Victory in VegasOctober 31, 2018

Shriners Hospitals for Children Open 2018 odds and betting analysis: PGA Tour caddies and expert handicappers predict winners in Vegas

Dell Technologies Championship - Final Round
Andrew RedingtonNORTON, MA - SEPTEMBER 03: Beau Hossler of the United States plays his shot from the second tee during the final round of the Dell Technologies Championship at TPC Boston on September 3, 2018 in Norton, Massachusetts. (Photo by Andrew Redington/Getty Images)

As the PGA Tour heads to the gambling capital of the world—Vegas baby, Vegas!—we're (hopefully) taking a look at this week's golf odds and picking winners for the 2018 Shriners Hospitals for Children Open. If you were tired of the late-night golf over in Asia, the PGA Tour is back in the U.S. with a couple more tournaments to round out the fall season.

We've seen consistent results from our cast of PGA Tour caddies and expert golf handicappers to launch this column to start the season. Last week, Tony Finau was my pick to win and finish in the top-10. His runner-up finish, losing to Xander Schauffele, marked the third runner-up our group has collectively picked in five tournaments. Plus, our Christopher Powers correctly picked Kevin Tway's season-opening win at the Safeway Open (yes, Chris, we'll stop boosting your ego soon enough), so we've been all over the leader board thus far this season.

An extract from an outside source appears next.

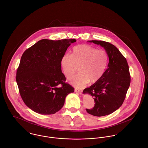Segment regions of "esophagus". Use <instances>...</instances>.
<instances>
[{"instance_id": "1", "label": "esophagus", "mask_w": 148, "mask_h": 148, "mask_svg": "<svg viewBox=\"0 0 148 148\" xmlns=\"http://www.w3.org/2000/svg\"><path fill=\"white\" fill-rule=\"evenodd\" d=\"M75 92H78V93H79V94H82V91L80 89L75 88Z\"/></svg>"}]
</instances>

Our crew of experts is back with their analysis for the Shriners Hospitals for Children Open. For the first time ever, with sports betting legalized in almost a half dozen states, golf fans can now (legally) bet on the Vegas event outside of Vegas. Here are some picks to help you find some value on this week's card:

2018 Shriners Hospitals for Children Open, Odds To Win (odds from Sportsbook.ag):

Brandon Gdula, Senior Writer, FanDuel/numberFire: Gary Woodland (18/1) — With a logjam at the top, we may as well find the most value we can. Woodland ranks sixth in strokes gained: approach and second in strokes gained: off the tee over the past 36 rounds, via FantasyNational.com. Woodland enters with just three career wins but two straight top-fives.

Pat Mayo, DraftKings analyst, 14-time fantasy sports-writers association finalist, and board of governors at www.fantasynational.com: Bryson DeChambeau (12/1) —Take a gander at the top of the odds board outside of Bryson: Finau, Fowler, Webb, Spieth. Combined, they have fewer wins than Bryson over the 16 months. Closers get coffee, and pay outright winner odds. And Bryson read his ABCs.

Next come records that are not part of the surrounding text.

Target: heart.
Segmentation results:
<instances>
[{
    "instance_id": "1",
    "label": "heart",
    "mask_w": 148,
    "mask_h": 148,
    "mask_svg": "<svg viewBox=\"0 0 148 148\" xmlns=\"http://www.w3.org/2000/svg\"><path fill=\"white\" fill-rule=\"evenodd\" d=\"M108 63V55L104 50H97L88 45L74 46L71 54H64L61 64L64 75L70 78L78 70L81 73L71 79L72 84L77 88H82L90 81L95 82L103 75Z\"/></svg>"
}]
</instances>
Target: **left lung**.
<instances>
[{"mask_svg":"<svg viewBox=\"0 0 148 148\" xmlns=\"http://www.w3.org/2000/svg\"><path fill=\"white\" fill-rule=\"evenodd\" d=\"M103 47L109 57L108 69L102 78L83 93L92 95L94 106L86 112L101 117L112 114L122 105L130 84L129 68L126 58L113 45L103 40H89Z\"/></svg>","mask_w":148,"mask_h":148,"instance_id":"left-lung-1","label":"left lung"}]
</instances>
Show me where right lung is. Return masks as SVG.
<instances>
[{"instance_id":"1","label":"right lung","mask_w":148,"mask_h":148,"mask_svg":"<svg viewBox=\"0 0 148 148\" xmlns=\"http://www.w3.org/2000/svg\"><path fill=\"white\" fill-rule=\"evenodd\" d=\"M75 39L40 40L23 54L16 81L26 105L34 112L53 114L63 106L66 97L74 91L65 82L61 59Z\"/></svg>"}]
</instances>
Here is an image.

Joaquin Niemann (50/1) — Betting Niemann is simple math; much like the Si Woo Kim method. Kim has cashed a 300/1 and 100/1 winner ticket in over over 50 career starts. If you’d have bet Kim every week, you’d be a giant winner. Niemann is going to be that guy every time he’s 25/1 or higher. I think he’ll play about 25 times this year, and I think he’ll win somewhere. Since he’s regularly deeper than 25/1, the Chilean will eventually pay himself off.

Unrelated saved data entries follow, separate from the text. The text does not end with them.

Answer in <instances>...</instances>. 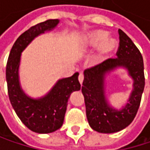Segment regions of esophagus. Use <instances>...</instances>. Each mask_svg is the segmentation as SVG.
<instances>
[{"instance_id": "1", "label": "esophagus", "mask_w": 150, "mask_h": 150, "mask_svg": "<svg viewBox=\"0 0 150 150\" xmlns=\"http://www.w3.org/2000/svg\"><path fill=\"white\" fill-rule=\"evenodd\" d=\"M83 79H84V75H83L82 73H80V75H79V76H78V80H79V81H80V83H81V84L82 83Z\"/></svg>"}]
</instances>
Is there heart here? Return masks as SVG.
Returning <instances> with one entry per match:
<instances>
[{"instance_id":"1","label":"heart","mask_w":150,"mask_h":150,"mask_svg":"<svg viewBox=\"0 0 150 150\" xmlns=\"http://www.w3.org/2000/svg\"><path fill=\"white\" fill-rule=\"evenodd\" d=\"M107 33L102 30L89 32L84 37V44L89 48L98 47L99 57L105 58L110 55L116 47V42L112 38H107Z\"/></svg>"}]
</instances>
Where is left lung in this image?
<instances>
[{"instance_id":"obj_1","label":"left lung","mask_w":150,"mask_h":150,"mask_svg":"<svg viewBox=\"0 0 150 150\" xmlns=\"http://www.w3.org/2000/svg\"><path fill=\"white\" fill-rule=\"evenodd\" d=\"M117 58H109L84 71L81 92L89 126L100 133H115L128 127L134 120L145 85L143 59L131 39L121 29ZM118 67L127 68L132 77L133 90L129 103L122 110L110 107L105 96V75Z\"/></svg>"}]
</instances>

Cameron Davis (90/1) — If this was on Monday, I’d easily be pumping Sam Burns in this spot. But his odds have dropped from +10000 to +3300 in 36 hours. People saw what I saw. Still not a horrible bet for what it’s worth. Cam Davis is just the superior value now. One of the greatest features of www.FantasyNational.com is looking back at the past strokes gained for any event, then compare them to the recent form of the players who match up stats and skill wise. For TPC Summerlin, SG approach has been twice as impactful on the Top 10 finishers than the other T2G components the past five years. Last week at the Sanderson, Davis missed the cut. However, he still finished 7th in the field in SG: APP. (+5.1). The Aussie just happened to lose 6.4 strokes on the greens in two rounds. Putting is highly variant, and looking at Davis’ baseline putting stats in his minimal PGA starts, he’s not awful. He should finish somewhere closer to the middle of the pack, and if he can continue striking it like last week, he’ll contend. Oh, on Web.com Tour last year Davis was 64th in putts per round. I would have used that in my case but putts per round is a completely irrelevant stat. What if a player failed to hit and green in regulation, then chipped it to 3-feet every time. Would he be the greatest putting in history because he averaged 18 putts per round? There is no context to PPR. That said, Davis is long enough odds that you should nibble on the Top 5 and Top 10 odds as well.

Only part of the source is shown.